* Exercise prompt *
Continue the opinion column about stereotyping of American Indians at a fraternity party, starting right after its last sentence.

Opinion: Stereotyping Indians at fraternity party
"On Tuesday, Nov. 3, a Letter to the Editor from Neal Fox, Co-Chair of the Minority Rights Coalition, was published in The Cavalier Daily regarding a “Cowboy and Indian” themed party at an IFC fraternity. The intended purpose of this letter was to start a positive conversation about how American Indians are misrepresented around the Univeristy, and — more widely — in American culture. Unfortunately, Fox’s word choice in two or three places distracted from that intended purpose. Words like “racist” and “hatred” can be alienating. This was the opposite of the intent of the letter, which was meant to open the door for communication, education and understanding about an issue that concerns the entire University Community. In this column, the MRC and the IFC, with the American Indian Student Union, hopes to bring to light some of the nuances of this issue.

The Inter-Fraternity Council, which governs 29 fraternities, cannot control the actions of all its members, but it can engage the community in examining the underlying causes of regrettable events. It is unfortunate that this incident has just now sparked broader attention to this issue, but it is important to use it as an opportunity for reflection and positive action rather than blame.

* Raw records *
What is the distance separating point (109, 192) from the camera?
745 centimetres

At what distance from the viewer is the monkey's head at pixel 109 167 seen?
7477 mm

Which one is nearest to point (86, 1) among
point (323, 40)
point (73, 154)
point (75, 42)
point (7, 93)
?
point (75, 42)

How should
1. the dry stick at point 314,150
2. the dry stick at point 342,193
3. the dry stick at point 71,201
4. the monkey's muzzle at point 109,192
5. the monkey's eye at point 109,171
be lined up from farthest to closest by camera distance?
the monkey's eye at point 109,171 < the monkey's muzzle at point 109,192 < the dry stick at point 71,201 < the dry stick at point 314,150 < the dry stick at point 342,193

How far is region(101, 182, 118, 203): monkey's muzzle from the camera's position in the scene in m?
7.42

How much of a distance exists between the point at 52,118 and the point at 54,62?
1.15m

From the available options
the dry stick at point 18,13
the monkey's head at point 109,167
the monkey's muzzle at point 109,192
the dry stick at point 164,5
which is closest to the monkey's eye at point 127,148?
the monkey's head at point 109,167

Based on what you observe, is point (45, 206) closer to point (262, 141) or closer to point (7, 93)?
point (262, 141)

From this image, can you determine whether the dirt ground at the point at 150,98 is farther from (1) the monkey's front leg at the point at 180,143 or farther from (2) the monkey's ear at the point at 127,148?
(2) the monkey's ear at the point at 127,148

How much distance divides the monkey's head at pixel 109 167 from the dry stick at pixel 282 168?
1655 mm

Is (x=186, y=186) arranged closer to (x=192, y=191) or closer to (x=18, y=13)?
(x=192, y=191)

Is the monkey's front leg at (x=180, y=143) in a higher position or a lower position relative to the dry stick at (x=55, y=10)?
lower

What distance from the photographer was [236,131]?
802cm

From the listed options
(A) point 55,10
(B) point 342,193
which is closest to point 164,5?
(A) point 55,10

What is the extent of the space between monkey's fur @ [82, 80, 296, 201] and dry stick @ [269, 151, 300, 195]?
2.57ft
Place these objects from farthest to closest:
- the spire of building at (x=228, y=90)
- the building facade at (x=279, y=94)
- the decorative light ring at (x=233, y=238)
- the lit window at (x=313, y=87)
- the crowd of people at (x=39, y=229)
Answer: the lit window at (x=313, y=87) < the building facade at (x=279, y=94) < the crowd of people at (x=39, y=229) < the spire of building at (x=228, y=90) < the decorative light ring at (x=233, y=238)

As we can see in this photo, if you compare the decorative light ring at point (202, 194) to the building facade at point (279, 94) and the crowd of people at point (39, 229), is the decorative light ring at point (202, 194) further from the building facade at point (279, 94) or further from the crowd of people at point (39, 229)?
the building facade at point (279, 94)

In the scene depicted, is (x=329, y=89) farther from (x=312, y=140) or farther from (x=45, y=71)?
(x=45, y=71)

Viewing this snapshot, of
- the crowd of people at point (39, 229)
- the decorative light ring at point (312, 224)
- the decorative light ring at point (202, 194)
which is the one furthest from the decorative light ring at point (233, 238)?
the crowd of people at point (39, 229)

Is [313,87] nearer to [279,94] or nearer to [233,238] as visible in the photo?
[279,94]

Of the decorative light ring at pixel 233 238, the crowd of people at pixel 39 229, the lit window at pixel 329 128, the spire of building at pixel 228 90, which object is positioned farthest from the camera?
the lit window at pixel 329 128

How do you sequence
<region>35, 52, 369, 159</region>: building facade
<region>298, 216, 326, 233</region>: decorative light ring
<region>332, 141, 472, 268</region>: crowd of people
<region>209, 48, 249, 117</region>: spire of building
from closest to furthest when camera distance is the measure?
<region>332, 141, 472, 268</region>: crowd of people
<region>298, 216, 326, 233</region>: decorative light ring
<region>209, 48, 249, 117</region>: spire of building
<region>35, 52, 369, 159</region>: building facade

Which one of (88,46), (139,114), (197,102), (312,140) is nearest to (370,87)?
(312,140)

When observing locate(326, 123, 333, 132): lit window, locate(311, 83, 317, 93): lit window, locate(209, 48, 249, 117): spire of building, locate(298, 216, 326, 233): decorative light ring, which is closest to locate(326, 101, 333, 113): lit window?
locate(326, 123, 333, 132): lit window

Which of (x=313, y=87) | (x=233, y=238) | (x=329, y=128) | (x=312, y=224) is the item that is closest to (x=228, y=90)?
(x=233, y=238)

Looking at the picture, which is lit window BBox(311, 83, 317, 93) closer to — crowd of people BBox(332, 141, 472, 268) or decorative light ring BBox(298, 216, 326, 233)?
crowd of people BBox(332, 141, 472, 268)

* Output for this task *
Still today, many people just don’t think about the fact that not everyone is heterosexual. Not everyone can afford to go to a movie with friends every weekend, or drink on their 21st birthday without violating the commandments of the Qur’an. The theme party from this past weekend is just another example of assuming others come from the same background.

Stereotypical representations of American Indians are neither specific to nor the result of the actions of any one IFC fraternity. It is pervasive and often unchallenged in American society. This is an issue that is often exacerbated by pop culture. Logos and mascots of professional sports teams such as the Washington Redskins, Atlanta Braves and Chicago Blackhawks, and the commercial sale of “Indian” costumes further demonstrate the prevalence of common stereotypes about American Indians that remain acceptable to the majority of Americans. Closer to home, 60,000 fans in Scott Stadium at the William & Mary football game saw “CavMan” defeat a stereotypical American Indian."

Get the Story:
Neal Fox and Charles Gamper: Underlying stereotypes (The Cavalier Daily 11/5)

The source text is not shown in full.